[Records]
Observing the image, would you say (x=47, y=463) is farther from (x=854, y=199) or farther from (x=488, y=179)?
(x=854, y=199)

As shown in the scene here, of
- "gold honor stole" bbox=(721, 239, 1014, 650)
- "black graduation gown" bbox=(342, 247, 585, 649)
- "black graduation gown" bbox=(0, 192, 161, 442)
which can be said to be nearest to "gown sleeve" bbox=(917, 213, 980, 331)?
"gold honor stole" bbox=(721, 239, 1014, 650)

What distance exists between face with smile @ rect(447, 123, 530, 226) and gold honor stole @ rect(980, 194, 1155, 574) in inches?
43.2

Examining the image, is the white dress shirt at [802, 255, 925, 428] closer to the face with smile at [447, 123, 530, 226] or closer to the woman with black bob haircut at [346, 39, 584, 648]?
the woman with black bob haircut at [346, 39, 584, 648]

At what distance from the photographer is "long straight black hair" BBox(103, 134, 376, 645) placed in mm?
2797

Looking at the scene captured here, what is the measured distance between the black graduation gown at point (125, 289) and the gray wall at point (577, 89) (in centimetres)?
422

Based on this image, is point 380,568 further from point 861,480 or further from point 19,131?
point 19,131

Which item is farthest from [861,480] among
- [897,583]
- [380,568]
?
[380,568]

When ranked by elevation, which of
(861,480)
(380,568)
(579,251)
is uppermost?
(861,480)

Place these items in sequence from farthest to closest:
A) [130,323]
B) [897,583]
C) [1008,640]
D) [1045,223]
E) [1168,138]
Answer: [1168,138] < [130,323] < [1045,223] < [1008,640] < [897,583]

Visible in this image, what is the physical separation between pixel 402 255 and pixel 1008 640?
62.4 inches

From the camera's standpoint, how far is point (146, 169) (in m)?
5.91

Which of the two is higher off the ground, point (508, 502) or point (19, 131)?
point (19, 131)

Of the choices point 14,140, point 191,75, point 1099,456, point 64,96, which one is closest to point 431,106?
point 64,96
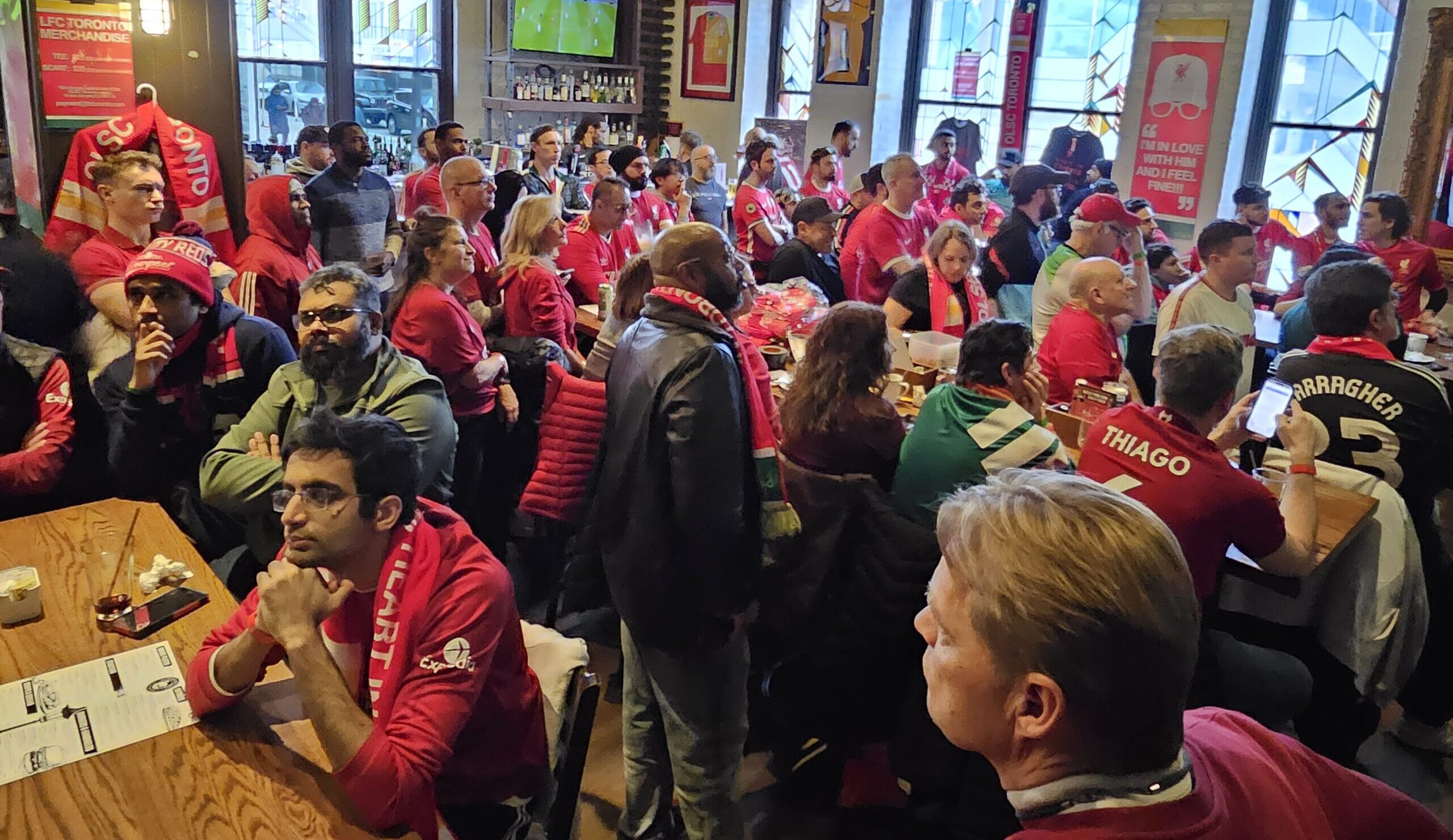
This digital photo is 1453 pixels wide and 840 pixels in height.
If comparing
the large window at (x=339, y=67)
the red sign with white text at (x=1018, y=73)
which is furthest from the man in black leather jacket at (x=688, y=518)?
the large window at (x=339, y=67)

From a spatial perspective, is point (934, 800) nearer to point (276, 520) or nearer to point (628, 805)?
point (628, 805)

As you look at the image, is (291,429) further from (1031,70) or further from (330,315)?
(1031,70)

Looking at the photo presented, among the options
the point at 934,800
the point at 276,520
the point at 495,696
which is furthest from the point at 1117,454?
the point at 276,520

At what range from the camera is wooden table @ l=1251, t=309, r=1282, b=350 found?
5.03 meters

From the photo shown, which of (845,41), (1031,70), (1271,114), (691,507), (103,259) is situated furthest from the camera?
(845,41)

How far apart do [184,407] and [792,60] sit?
29.4 feet

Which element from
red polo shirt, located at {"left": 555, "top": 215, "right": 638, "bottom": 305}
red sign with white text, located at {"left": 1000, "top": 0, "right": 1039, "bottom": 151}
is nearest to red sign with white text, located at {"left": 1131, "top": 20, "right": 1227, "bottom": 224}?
red sign with white text, located at {"left": 1000, "top": 0, "right": 1039, "bottom": 151}

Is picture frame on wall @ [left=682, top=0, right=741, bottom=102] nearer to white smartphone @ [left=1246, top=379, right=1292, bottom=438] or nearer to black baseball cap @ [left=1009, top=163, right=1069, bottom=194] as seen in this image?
black baseball cap @ [left=1009, top=163, right=1069, bottom=194]

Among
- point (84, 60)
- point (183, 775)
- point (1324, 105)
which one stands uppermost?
point (1324, 105)

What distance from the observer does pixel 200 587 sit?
2215mm

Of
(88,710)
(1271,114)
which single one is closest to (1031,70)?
(1271,114)

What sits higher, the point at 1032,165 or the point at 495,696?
the point at 1032,165

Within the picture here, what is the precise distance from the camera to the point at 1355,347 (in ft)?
10.0

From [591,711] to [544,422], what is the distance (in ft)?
2.73
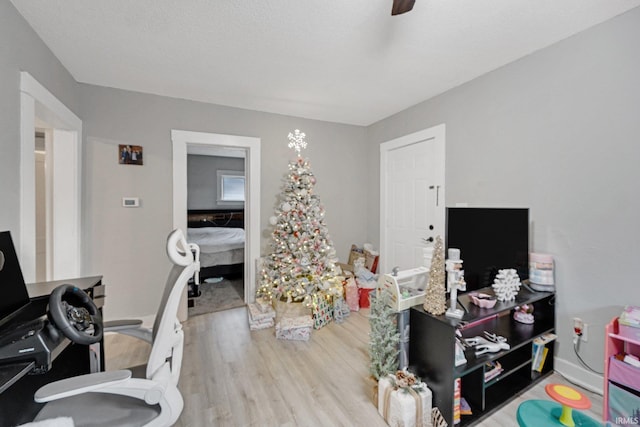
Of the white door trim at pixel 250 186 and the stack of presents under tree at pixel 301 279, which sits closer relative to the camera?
the stack of presents under tree at pixel 301 279

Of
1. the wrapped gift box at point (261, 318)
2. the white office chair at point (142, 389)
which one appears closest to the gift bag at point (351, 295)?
the wrapped gift box at point (261, 318)

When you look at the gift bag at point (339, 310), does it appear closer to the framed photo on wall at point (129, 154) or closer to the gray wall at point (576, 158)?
the gray wall at point (576, 158)

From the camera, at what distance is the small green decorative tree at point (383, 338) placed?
68.2 inches

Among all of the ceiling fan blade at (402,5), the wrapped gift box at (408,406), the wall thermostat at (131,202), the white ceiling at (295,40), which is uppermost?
the white ceiling at (295,40)

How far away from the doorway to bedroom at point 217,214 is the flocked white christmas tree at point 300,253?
4.32 feet

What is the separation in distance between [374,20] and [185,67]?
1.70 m

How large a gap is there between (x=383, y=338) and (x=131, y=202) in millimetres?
2883

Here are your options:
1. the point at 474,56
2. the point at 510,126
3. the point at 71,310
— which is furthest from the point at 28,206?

[Problem requirements] Reproduce all of the material exactly, apart from the pictures.

[Result for this exercise]
Observing the image, would you say (x=47, y=463) is farther from (x=854, y=199) or farther from (x=488, y=179)?
(x=854, y=199)

As shown in the scene here, of
- "gold honor stole" bbox=(721, 239, 1014, 650)
- "black graduation gown" bbox=(342, 247, 585, 649)
- "black graduation gown" bbox=(0, 192, 161, 442)
which can be said to be nearest to "gown sleeve" bbox=(917, 213, 980, 331)?
"gold honor stole" bbox=(721, 239, 1014, 650)

What distance exists between face with smile @ rect(447, 123, 530, 226) and gold honor stole @ rect(980, 194, 1155, 574) in inches?
43.2

Examining the image, is the white dress shirt at [802, 255, 925, 428] closer to the face with smile at [447, 123, 530, 226] or closer to the woman with black bob haircut at [346, 39, 584, 648]?
the woman with black bob haircut at [346, 39, 584, 648]

At what distance from the photographer is "long straight black hair" BBox(103, 134, 376, 645) placed in mm?
2797

Looking at the scene captured here, what is the measured distance between the black graduation gown at point (125, 289) and the gray wall at point (577, 89) (in centimetres)?
422

Based on this image, is point 380,568 further from point 861,480 or further from point 19,131?
point 19,131

Which item is farthest from [861,480] among
- [897,583]
- [380,568]
?
[380,568]

When ranked by elevation, which of
(861,480)
(380,568)
(579,251)
is uppermost?
(861,480)

Place these items in sequence from farthest to closest:
A) [130,323]
B) [897,583]
C) [1008,640]
D) [1045,223]
E) [1168,138]
Answer: [1168,138] < [130,323] < [1045,223] < [1008,640] < [897,583]

Visible in this image, what is the physical separation between pixel 402 255 and pixel 1008 640?
62.4 inches

From the camera's standpoint, how far is point (146, 169) (in m)?
5.91

Which of the two is higher off the ground, point (508, 502) or point (19, 131)?
point (19, 131)

Of the choices point 14,140, point 191,75, point 1099,456, point 64,96, which one is closest to point 431,106?
point 64,96
This digital photo is 1453 pixels wide and 840 pixels in height.
If comparing
the large window at (x=339, y=67)
the red sign with white text at (x=1018, y=73)
which is furthest from the man in black leather jacket at (x=688, y=518)?
the large window at (x=339, y=67)

From a spatial perspective, is point (934, 800) nearer to point (276, 520) or nearer to point (628, 805)?
point (628, 805)

As you look at the image, is (291,429) further from (1031,70) or further from (330,315)?
(1031,70)

Looking at the photo presented, among the options
the point at 934,800
the point at 276,520
the point at 495,696
which is furthest from the point at 1117,454?
the point at 276,520

At what range from the camera is wooden table @ l=1251, t=309, r=1282, b=350 found?
5.03 meters

From the photo shown, which of (845,41), (1031,70), (1271,114), (691,507), (103,259) is situated furthest from the camera?
(845,41)

How far apart do [184,407] and [792,60] sit?
29.4 feet

Which element from
red polo shirt, located at {"left": 555, "top": 215, "right": 638, "bottom": 305}
red sign with white text, located at {"left": 1000, "top": 0, "right": 1039, "bottom": 151}
is nearest to red sign with white text, located at {"left": 1131, "top": 20, "right": 1227, "bottom": 224}?
red sign with white text, located at {"left": 1000, "top": 0, "right": 1039, "bottom": 151}

Is picture frame on wall @ [left=682, top=0, right=741, bottom=102] nearer to white smartphone @ [left=1246, top=379, right=1292, bottom=438] or nearer to black baseball cap @ [left=1009, top=163, right=1069, bottom=194] as seen in this image?
black baseball cap @ [left=1009, top=163, right=1069, bottom=194]

Among
- point (84, 60)
- point (183, 775)
- point (1324, 105)
which one stands uppermost?
point (1324, 105)

What distance from the observer does pixel 200 587 sit?
2215mm

Of
(88,710)
(1271,114)
which single one is closest to (1031,70)?
(1271,114)

What sits higher, the point at 1032,165 or the point at 495,696?
the point at 1032,165

Within the picture here, what is the precise distance from the camera to the point at 1355,347 (in ft)?
10.0

From [591,711] to [544,422], what is the distance (in ft)?
2.73
Of the white door trim at pixel 250 186 and the stack of presents under tree at pixel 301 279, which sits closer relative to the camera?
the stack of presents under tree at pixel 301 279

Of
1. the wrapped gift box at point (261, 318)
2. the white office chair at point (142, 389)
which one appears closest to the gift bag at point (351, 295)?
the wrapped gift box at point (261, 318)

When you look at the gift bag at point (339, 310), does it appear closer to the framed photo on wall at point (129, 154) or closer to the gray wall at point (576, 158)?
the gray wall at point (576, 158)

From the camera, at what distance is the small green decorative tree at point (383, 338) placed?
68.2 inches

Among all of the ceiling fan blade at (402,5), the wrapped gift box at (408,406), the wall thermostat at (131,202), the white ceiling at (295,40), which is uppermost?
the white ceiling at (295,40)

How far away from the doorway to bedroom at point 217,214 is the flocked white christmas tree at point 300,253?
4.32 feet

What is the separation in distance between [374,20] and [185,67]?
1.70 m

How large a gap is there between (x=383, y=338) and (x=131, y=202) in millimetres?
2883

Here are your options:
1. the point at 474,56
2. the point at 510,126
3. the point at 71,310
— which is furthest from the point at 28,206?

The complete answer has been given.